Tarefas propostas:
- 1) Transcreva, do excerto sobre Timor, o trecho desde "Kupang – a Cupão" até "do poder português.", inclusive.
- 2) Segundo o excerto sobre Timor, por volta de que ano terão os portugueses chegado à ilha?
- 3) Prossiga o relato sobre Timor, dando seguimento à última frase do excerto.

Excerto da página:
........

Primeiro dizem-me que há lugar. Imediatamente após ter feito o registo, dão-me a entender que o quarto está já reservado, o que me obriga a ser determinado e recusar-me a sair dali enquanto não me atribuírem um quarto. Aparece então a dona do hotel, uma mulher idosa com a boca tingida pelo bétel, que me pergunta com ar desconfiado: «Mas amanhã vai-se embora, não é?».

Muitas vezes os habitantes locais questionam-se se fulano ou sicrano é um espião… Ressoam-me ainda nos ouvidos as palavras do esclarecido Eddy. Para cúmulo, vejo-me obrigado a dormir de luz acesa porque este hotel tem os circuitos de tal forma montados que, quando se desliga o interruptor da luz, desliga-se também a ventoinha do tecto. E sem ventoinha a funcionar, por mais ténue que seja o seu movimento, é impossível adormecer.

Kupang – a Cupão das crónicas portuguesas – é hoje o único centro urbano das Sundas Meridionais. Ao fundo do arquipélago indonésio e na parte ocidental de Timor, esta cidade foi portuguesa, numa época em que o controlo administrativo se cingia às zonas costeiras.

As primeiras expedições comerciais dos portugueses à Insulíndia Oriental datam de 1512 e dirigem-se às Malucas. É pouco provável que tenham passado por Timor onde havia sândalo em abundância. A chegada dos portugueses a esta ilha terá ocorrido por volta de 1514. Timor dividia-se então em diversos reinos dominados por dois poderosos chefes tradicionais, os liurais.

A partir da vizinha ilha de Solor, António Taveira, em 1556, inicia o processo de missionação nas ilhas Flores, Savu, Adonara e Timor. Graças ao papel dos dominicanos, diversos régulos convertidos ao Cristianismo ficaram sob a alçada do poder português.

........

Entradas fornecidas:

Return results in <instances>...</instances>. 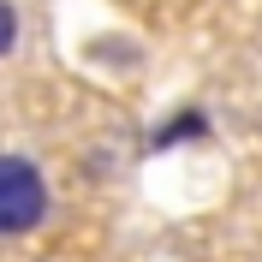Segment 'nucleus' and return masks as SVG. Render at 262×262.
Instances as JSON below:
<instances>
[{
	"instance_id": "f257e3e1",
	"label": "nucleus",
	"mask_w": 262,
	"mask_h": 262,
	"mask_svg": "<svg viewBox=\"0 0 262 262\" xmlns=\"http://www.w3.org/2000/svg\"><path fill=\"white\" fill-rule=\"evenodd\" d=\"M54 196L30 155H0V238H24L48 221Z\"/></svg>"
},
{
	"instance_id": "f03ea898",
	"label": "nucleus",
	"mask_w": 262,
	"mask_h": 262,
	"mask_svg": "<svg viewBox=\"0 0 262 262\" xmlns=\"http://www.w3.org/2000/svg\"><path fill=\"white\" fill-rule=\"evenodd\" d=\"M209 131H214V125H209V114L185 101V107H173V114H167L161 125L149 131V149H155V155H167V149H179V143H203Z\"/></svg>"
},
{
	"instance_id": "7ed1b4c3",
	"label": "nucleus",
	"mask_w": 262,
	"mask_h": 262,
	"mask_svg": "<svg viewBox=\"0 0 262 262\" xmlns=\"http://www.w3.org/2000/svg\"><path fill=\"white\" fill-rule=\"evenodd\" d=\"M18 48V6L12 0H0V60Z\"/></svg>"
}]
</instances>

........

Respostas às tarefas:
- 1)
Kupang – a Cupão das crónicas portuguesas – é hoje o único centro urbano das Sundas Meridionais. Ao fundo do arquipélago indonésio e na parte ocidental de Timor, esta cidade foi portuguesa, numa época em que o controlo administrativo se cingia às zonas costeiras.

As primeiras expedições comerciais dos portugueses à Insulíndia Oriental datam de 1512 e dirigem-se às Malucas. É pouco provável que tenham passado por Timor onde havia sândalo em abundância. A chegada dos portugueses a esta ilha terá ocorrido por volta de 1514. Timor dividia-se então em diversos reinos dominados por dois poderosos chefes tradicionais, os liurais.

A partir da vizinha ilha de Solor, António Taveira, em 1556, inicia o processo de missionação nas ilhas Flores, Savu, Adonara e Timor. Graças ao papel dos dominicanos, diversos régulos convertidos ao Cristianismo ficaram sob a alçada do poder português.

- 2) Por volta de 1514.

- 3)
A dita “igreja dos Portugueses” de Kupang mais faz lembrar uma igreja mexicana, daquelas que vemos nos “spaghetti western”. Os factos históricos, contudo, comprovam uma existência mais antiga. Hoje o sinal mais português que apresenta é um nome imortalizado numa lápide: “in memorium Mgr. Gregorius Manteiro, SVD”. Manteiro, (Monteiro), bispo de Larantuca.

Rodeia o templo um interessante amontoado de pedras e de coral onde cresceram árvores. Percorro ruas em busca de pistas e tudo o que encontro são graffiti. Mais graffiti com apelidos portugueses: Bento. Sarmento. Costa. Nomes que perduram no imaginário colectivo, quiçá com alguma carga simbólica. No meio destes, escrito a vermelho em parede branca, uma vez mais o nome Figo.

Em 1646 os portugueses edificaram em Kupang uma fortaleza que seria conquistada pelos holandeses em 1652. Face a este cenário, o poder transfere-se definitivamente das Flores para Lifau, no enclave de Oecussi, que será a primeira capital de Timor-Leste.

A divisão da ilha entre Portugal e a Holanda é feita pelo tratado de 1859 que atribui ao primeiro os reinos dos Belos, cabendo à segunda os de Servião.

O forte Concordia é actualmente um aquartelamento militar com dois canhões à entrada pintados a preto e vermelho. O benteng – na perspectiva dos jovens militares que aí habitam com as famílias – reduz-se a uma lápide funerária com uma frase em Holandês. Da estrutura da fortaleza, só mesmo os restos da muralha visíveis do paredão em frente ao bar de Eddy, onde de manhã anda pessoal uniformizado a enterrar o lixo queimado na areia porque à noite o local vai receber uma distinta convidada: a “mayor” de Darwin, cidade gémea da capital da província de Nusa Tenggara. Ultimam-se pormenores junto ao retrato do governador da província – um militar vestido a preceito – e o da autarca australiana, em cuja cabeça, com a ajuda do photoshop, foi enfiado um chapéu tradicional da ilha de Rote. As bandeiras e o aprumo visíveis por aqui contrastam em absoluto com o estado de degradação em que o centro da cidade se encontra.

Um canhão de comprovada origem portuguesa (será o que veio de Maumere?) encontra-se numa outra instalação militar. Faz parelha com réplicas de um míssil e de uma granada feitas em cimento, orgulho do regimento de infantaria ali destacado.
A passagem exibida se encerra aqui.